* EXTRACTED MATERIAL *
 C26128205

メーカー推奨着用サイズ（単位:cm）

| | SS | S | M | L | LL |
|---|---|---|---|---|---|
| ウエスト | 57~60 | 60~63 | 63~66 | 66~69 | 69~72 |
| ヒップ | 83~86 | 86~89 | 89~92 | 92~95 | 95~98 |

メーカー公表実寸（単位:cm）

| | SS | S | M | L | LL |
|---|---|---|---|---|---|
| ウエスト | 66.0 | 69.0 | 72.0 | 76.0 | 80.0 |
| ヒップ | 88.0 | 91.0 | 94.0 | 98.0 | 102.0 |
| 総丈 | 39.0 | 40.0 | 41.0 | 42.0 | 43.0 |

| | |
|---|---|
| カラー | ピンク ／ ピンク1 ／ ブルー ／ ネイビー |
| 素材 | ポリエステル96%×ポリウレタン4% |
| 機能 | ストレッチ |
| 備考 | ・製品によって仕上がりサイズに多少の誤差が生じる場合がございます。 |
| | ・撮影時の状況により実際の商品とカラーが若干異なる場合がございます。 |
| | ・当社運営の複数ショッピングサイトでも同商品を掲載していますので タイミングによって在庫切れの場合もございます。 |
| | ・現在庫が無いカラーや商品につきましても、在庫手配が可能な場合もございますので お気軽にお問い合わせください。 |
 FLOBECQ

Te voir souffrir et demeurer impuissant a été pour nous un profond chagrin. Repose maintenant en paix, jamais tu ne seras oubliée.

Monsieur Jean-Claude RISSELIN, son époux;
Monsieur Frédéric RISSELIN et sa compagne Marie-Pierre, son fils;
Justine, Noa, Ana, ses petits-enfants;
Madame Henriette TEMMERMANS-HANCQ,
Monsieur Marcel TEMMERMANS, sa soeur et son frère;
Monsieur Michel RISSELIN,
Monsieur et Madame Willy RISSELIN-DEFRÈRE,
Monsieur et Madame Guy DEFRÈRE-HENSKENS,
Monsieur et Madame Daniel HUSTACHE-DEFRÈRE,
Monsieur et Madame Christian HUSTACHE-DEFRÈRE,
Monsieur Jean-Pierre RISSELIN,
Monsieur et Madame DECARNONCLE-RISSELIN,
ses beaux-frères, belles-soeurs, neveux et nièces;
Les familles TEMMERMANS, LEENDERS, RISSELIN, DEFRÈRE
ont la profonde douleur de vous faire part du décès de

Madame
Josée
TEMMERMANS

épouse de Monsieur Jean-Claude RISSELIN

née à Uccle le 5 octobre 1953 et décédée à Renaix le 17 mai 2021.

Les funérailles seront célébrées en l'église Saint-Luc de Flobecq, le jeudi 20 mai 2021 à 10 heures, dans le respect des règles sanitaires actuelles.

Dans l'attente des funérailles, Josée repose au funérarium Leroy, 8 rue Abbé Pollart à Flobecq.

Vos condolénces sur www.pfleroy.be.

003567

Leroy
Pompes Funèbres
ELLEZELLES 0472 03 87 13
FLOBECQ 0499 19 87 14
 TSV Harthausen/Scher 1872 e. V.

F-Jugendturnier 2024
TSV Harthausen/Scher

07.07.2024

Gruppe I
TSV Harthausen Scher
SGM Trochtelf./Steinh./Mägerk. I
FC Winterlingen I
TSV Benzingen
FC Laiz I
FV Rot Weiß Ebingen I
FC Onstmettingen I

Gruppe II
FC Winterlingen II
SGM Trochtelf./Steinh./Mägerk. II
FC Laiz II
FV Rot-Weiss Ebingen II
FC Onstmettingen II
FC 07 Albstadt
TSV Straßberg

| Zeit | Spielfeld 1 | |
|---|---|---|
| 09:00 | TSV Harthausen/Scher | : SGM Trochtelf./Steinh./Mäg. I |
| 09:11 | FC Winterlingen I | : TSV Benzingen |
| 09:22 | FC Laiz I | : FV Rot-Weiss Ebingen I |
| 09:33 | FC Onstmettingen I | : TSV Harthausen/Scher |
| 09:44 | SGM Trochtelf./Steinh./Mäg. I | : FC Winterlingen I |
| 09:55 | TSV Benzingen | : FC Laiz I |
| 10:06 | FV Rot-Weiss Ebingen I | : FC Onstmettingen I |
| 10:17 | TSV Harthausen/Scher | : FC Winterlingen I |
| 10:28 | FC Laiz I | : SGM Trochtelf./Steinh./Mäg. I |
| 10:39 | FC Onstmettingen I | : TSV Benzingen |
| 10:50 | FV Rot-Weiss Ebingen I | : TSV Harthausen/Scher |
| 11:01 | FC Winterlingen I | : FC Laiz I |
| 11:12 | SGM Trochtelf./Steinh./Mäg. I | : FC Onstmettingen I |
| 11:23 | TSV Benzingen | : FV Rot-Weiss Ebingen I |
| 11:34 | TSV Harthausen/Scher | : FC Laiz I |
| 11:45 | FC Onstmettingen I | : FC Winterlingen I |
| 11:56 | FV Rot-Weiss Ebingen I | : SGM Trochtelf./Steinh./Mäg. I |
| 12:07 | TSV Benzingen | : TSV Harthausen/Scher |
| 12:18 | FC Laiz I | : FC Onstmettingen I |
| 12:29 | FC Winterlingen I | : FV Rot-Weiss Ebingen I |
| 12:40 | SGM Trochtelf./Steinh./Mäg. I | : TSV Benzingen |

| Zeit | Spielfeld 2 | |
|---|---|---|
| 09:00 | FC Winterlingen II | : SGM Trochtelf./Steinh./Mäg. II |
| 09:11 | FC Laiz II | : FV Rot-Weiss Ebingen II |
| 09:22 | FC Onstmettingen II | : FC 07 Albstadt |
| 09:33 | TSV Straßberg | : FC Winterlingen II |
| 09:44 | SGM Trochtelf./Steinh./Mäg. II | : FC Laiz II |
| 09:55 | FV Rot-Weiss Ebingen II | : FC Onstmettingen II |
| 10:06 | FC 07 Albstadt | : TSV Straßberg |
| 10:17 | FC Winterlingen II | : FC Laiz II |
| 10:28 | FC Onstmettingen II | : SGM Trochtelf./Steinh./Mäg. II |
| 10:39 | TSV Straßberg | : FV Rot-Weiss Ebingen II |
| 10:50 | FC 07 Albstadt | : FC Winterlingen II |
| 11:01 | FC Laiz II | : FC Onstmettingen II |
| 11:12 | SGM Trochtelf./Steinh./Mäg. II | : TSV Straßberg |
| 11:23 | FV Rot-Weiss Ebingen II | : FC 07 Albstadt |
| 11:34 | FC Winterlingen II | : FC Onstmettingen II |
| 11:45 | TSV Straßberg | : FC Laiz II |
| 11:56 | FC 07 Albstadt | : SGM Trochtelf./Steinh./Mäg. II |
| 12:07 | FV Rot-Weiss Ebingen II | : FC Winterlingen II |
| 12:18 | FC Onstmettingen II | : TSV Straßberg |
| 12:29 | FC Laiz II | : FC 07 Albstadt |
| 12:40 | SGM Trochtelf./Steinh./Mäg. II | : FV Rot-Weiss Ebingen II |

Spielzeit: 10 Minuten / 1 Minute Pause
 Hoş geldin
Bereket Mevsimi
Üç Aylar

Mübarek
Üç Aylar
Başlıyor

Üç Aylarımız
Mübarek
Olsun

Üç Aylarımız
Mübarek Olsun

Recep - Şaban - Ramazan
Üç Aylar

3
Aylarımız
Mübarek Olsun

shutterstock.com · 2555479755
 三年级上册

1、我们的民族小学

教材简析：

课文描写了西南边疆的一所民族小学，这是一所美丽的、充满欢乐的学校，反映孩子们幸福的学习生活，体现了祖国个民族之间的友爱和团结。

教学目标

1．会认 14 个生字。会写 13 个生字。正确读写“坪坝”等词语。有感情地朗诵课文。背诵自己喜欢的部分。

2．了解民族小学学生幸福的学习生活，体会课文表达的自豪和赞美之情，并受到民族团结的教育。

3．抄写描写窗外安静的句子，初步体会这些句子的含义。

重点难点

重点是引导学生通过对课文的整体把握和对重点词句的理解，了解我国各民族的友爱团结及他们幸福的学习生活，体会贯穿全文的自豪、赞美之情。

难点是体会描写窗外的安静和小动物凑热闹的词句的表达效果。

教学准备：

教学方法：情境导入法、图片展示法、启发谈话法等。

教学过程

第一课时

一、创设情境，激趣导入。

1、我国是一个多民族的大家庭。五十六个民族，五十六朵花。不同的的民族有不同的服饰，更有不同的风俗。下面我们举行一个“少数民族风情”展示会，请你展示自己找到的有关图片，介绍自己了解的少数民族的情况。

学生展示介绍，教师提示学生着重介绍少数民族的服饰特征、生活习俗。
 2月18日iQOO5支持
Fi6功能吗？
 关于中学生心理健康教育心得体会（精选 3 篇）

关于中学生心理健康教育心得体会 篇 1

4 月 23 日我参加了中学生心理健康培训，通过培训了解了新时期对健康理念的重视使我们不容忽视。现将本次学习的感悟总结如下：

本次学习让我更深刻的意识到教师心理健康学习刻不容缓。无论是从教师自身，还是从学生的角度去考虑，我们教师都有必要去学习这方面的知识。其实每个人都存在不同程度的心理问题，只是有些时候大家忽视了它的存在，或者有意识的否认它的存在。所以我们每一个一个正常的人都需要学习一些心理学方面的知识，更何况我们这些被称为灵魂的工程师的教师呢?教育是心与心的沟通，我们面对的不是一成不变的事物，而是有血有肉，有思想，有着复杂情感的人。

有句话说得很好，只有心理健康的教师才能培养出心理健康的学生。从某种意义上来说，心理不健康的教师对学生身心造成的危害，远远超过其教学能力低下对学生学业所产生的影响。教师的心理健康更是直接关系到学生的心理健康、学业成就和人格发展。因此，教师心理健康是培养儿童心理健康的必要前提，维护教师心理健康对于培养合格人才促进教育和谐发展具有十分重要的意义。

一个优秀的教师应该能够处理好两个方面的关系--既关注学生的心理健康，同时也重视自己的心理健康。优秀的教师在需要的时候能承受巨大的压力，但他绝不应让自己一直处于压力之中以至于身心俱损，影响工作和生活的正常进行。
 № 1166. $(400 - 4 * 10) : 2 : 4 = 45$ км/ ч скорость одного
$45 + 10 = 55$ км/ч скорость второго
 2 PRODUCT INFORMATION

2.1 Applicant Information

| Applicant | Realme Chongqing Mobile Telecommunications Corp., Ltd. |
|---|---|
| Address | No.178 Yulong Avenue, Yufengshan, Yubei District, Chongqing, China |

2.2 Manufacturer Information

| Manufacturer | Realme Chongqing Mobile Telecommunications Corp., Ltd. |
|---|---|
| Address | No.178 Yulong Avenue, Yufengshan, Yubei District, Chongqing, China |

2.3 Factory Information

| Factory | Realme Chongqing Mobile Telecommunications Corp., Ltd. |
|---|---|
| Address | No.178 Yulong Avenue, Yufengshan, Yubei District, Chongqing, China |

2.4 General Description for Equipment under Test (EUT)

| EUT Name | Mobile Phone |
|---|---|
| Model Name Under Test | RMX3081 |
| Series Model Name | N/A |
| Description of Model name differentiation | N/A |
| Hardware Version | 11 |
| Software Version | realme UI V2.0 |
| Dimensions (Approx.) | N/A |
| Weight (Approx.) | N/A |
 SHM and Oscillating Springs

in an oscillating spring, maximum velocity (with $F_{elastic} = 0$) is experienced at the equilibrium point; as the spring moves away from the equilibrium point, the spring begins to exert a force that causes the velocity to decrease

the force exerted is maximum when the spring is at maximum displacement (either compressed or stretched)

* PROBLEM TO WORK ON *
Your task is to transcribe, with no changes, only the lines of the listing above that lie between the line holding "Onstmettingen I | : TSV Harthausen/Scher |" and the line holding "Benzingen | : TSV Harthausen/Scher |", inclusive.

* REPLY *
| 09:33 | FC Onstmettingen I | : TSV Harthausen/Scher |
| 09:44 | SGM Trochtelf./Steinh./Mäg. I | : FC Winterlingen I |
| 09:55 | TSV Benzingen | : FC Laiz I |
| 10:06 | FV Rot-Weiss Ebingen I | : FC Onstmettingen I |
| 10:17 | TSV Harthausen/Scher | : FC Winterlingen I |
| 10:28 | FC Laiz I | : SGM Trochtelf./Steinh./Mäg. I |
| 10:39 | FC Onstmettingen I | : TSV Benzingen |
| 10:50 | FV Rot-Weiss Ebingen I | : TSV Harthausen/Scher |
| 11:01 | FC Winterlingen I | : FC Laiz I |
| 11:12 | SGM Trochtelf./Steinh./Mäg. I | : FC Onstmettingen I |
| 11:23 | TSV Benzingen | : FV Rot-Weiss Ebingen I |
| 11:34 | TSV Harthausen/Scher | : FC Laiz I |
| 11:45 | FC Onstmettingen I | : FC Winterlingen I |
| 11:56 | FV Rot-Weiss Ebingen I | : SGM Trochtelf./Steinh./Mäg. I |
| 12:07 | TSV Benzingen | : TSV Harthausen/Scher |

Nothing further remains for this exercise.